Happy holidays and Happy and Healthy New Year for 2016!

Each year at this time, I send out some brief highlights of the year from the College’s perspective and some directions for the coming year. I have been privileged to be involved in the College’s negotiations with the provincial government in the authorization and implementation of the changes to the Naturopathic Physicians Regulation and the bylaws that resulted in major advances from 2009 onward. 2015 continued the process of implementing those advances.

The clarification of naturopathic doctors’ scope of practice through the articulation of restricted activities was a major step forward. There has been an ongoing process requiring interpretation of the restricted activities with respect to new treatment modalities that registrants wish to use. In some cases, the College’s due diligence involves a number of different committees and the Board in order to appropriately deal with matters. In a number of instances, treatment modalities or procedures have been deemed to be within the scope of practice, but at the same time the Board decided that minimum training standards and the establishment of a certification was needed. New certifications introduced in recent years include IUD insertion and removal, Immunization, Advanced Injection Therapies and Aesthetic Certifications. Such certifications have established minimum standards for the protection of the public, but have also provided greater clarity for registrants as to what is and what is not within scope. Often, the defined scope of practice for registrants who become certified is broader than that which existed just a few short years ago.

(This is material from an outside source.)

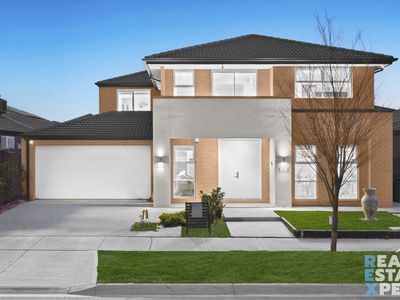 6 Splash Way, Lyndhurst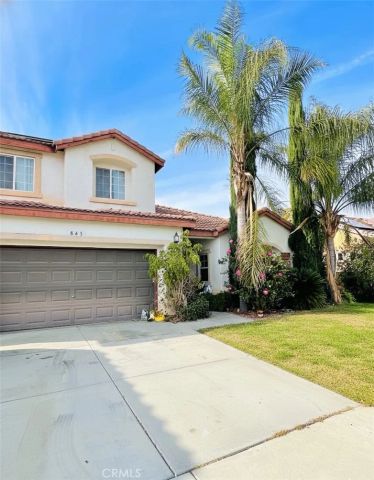 845 Brisbane, Hemet, CA 92545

Of course, you are all aware that prescribing authority was authorized at the same time as the restricted activities were defined. At this stage, the majority of registrants hold prescribing authority certification. I am pleased to note that, on the whole, prescribing by naturopathic doctors has been safe, with very few complaints since 2009.

Investigations and monitoring by the College included improper use of scheduled substances, sexual misconduct, as well as other types of professional misconduct. Certain outcomes can be seen on the public notification section of the College’s website, where  information can be read as required under the HPA. Of course, we cannot comment upon ongoing investigations. It is important for all registrants to be aware of the work done by the Inquiry Committee, since the work of the College in addressing complaints is vital to the public’s confidence that those holding a license and who are in good standing with the College practise safely and are regulated by the College.

I want to express my thanks to the board and staff of the College for the support of the project to bring many functions online. The automated registration has been working well. We thank those registrants that worked with staff in early phases to get the system working smoothly. The system enables you to register online and we are trying to implement as many facets of the system as possible that will provide registrants with improved service. Please direct any suggestions on further improvements to the online self-service system to Sarah Sharp, Manager, Registration, Legislation and Policy at the college office. There have been a number of misinterpretations of certification fees this year by some registrants. A number of registrants have already received assistance from staff and found that their fees were lower than they initially thought. Please contact Sarah Sharp if you still have questions about calculating your fees. Staff is ready and willing on December 31st to assist those who have not yet completed their registration. As of December 30th, most registrants have started the online registration process and completed their required submissions. Please note that December 31st is the last day that staff is available to assist you with registration before the January 1st deadline.

As indicated previously, the College will be reviewing CE requirements and certifications in 2016, with a view towards simplifying requirements for registrants where feasible, while preserving the regulatory intent.

The College has joined with a number of other health colleges in a public information campaign focused upon letting the public know that they should be seeking out licensed health professionals. You may have seen some of the recent ads on cable tv and on social media involving child actors.

It has been a privilege to serve in 2015, to observe the growth of the profession and the dedication to safe practice that is evident with so many registrants. At the same time, it is vital that the College continues to deal effectively with complaints and concerns regarding unsafe practice, professional misconduct or unprofessional conduct.

I want to thank all of the volunteers on College committees, inspectors, advisers and members of the Board, who have continued to work collaboratively with staff to regulate naturopathic medicine in the public interest. Thanks to all registrants for your cooperation as the College moves forward in 2016, with an eye on service to the public and to our registrants. Best wishes for the New Year.

Sincerely,

Howard Greenstein, B.Sc., M.A., M.B.A.